RECORDS PROVIDED:

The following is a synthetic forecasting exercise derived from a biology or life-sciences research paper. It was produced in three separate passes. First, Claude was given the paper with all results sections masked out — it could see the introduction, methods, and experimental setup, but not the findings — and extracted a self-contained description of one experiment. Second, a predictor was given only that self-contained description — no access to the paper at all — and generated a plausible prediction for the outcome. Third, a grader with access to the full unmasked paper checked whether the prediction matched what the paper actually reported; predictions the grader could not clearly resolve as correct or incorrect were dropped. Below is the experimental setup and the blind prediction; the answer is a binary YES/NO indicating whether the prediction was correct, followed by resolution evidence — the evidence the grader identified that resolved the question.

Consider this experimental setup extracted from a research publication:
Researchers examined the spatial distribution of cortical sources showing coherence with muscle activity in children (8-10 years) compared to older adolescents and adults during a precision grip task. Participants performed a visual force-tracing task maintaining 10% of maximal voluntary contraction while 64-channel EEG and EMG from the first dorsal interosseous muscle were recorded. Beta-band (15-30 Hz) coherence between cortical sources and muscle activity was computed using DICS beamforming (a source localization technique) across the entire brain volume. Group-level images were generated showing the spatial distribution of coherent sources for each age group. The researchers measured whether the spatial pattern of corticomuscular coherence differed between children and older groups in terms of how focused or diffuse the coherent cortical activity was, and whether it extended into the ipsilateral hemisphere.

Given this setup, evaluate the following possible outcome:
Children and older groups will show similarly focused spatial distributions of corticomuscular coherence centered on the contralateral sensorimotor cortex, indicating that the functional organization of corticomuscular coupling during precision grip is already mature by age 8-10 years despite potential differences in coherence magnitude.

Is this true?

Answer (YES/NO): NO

* * *

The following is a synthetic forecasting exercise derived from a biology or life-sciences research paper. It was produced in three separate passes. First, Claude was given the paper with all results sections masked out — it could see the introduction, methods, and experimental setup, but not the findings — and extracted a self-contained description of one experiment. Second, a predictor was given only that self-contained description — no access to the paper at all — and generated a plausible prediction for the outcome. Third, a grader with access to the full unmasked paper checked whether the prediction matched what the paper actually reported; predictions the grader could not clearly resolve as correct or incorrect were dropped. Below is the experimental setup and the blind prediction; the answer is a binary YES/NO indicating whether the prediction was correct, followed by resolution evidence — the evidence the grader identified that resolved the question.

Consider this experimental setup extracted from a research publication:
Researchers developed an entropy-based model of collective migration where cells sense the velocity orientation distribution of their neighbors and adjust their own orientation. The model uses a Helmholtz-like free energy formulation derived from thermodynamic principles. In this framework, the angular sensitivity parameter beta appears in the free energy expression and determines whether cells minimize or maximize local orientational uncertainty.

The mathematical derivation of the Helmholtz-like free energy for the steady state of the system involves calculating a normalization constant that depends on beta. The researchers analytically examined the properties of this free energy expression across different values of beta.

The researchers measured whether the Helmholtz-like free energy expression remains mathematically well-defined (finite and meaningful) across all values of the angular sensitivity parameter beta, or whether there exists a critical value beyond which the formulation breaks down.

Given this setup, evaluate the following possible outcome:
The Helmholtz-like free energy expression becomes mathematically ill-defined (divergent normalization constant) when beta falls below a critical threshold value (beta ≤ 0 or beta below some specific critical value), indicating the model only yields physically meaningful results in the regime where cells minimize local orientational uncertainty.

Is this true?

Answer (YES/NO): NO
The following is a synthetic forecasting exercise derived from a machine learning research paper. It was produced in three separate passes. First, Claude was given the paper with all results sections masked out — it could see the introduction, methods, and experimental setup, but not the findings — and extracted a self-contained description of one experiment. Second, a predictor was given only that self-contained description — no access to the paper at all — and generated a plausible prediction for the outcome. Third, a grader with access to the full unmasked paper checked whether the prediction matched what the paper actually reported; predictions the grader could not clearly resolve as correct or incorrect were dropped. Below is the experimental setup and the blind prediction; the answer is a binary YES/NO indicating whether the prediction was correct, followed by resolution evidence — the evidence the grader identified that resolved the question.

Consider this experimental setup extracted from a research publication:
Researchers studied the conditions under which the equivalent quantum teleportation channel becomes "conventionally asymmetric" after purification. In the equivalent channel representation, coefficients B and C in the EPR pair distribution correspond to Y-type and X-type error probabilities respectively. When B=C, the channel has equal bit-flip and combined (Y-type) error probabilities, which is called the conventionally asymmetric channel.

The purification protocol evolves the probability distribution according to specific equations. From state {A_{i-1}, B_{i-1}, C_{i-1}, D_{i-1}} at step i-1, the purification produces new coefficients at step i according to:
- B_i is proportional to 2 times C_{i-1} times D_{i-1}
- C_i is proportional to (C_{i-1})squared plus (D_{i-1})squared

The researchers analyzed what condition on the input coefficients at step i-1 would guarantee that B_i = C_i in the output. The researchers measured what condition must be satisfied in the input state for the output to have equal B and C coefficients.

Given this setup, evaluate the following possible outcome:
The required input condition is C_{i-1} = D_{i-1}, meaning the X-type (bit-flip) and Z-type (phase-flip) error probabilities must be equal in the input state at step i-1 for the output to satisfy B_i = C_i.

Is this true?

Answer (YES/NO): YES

==

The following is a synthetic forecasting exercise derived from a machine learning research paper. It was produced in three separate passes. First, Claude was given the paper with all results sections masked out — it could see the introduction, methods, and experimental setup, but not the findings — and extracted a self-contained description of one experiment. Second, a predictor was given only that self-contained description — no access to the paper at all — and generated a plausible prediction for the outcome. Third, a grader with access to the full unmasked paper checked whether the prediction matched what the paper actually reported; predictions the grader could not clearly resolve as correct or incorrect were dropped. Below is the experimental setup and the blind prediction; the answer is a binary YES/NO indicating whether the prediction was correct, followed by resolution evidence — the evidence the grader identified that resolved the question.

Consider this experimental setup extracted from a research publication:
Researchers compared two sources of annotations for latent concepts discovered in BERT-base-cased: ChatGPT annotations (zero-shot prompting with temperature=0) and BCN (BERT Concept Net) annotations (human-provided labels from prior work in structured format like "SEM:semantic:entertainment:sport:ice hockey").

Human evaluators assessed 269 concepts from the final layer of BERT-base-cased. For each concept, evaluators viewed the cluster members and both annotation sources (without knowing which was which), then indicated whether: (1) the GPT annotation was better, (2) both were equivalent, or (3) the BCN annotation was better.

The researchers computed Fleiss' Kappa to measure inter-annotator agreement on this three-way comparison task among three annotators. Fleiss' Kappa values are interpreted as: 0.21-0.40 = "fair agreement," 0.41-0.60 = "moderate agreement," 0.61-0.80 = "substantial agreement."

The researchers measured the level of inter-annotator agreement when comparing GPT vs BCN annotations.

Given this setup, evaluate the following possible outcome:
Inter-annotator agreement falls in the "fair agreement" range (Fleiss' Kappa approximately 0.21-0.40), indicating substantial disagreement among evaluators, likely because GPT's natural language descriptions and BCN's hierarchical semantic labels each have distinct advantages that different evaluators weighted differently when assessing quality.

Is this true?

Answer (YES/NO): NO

TASK:
Copy out the lines of the records above in which the string "normalization" appears.

WRITTEN REPLY:
The mathematical derivation of the Helmholtz-like free energy for the steady state of the system involves calculating a normalization constant that depends on beta. The researchers analytically examined the properties of this free energy expression across different values of beta.
The Helmholtz-like free energy expression becomes mathematically ill-defined (divergent normalization constant) when beta falls below a critical threshold value (beta ≤ 0 or beta below some specific critical value), indicating the model only yields physically meaningful results in the regime where cells minimize local orientational uncertainty.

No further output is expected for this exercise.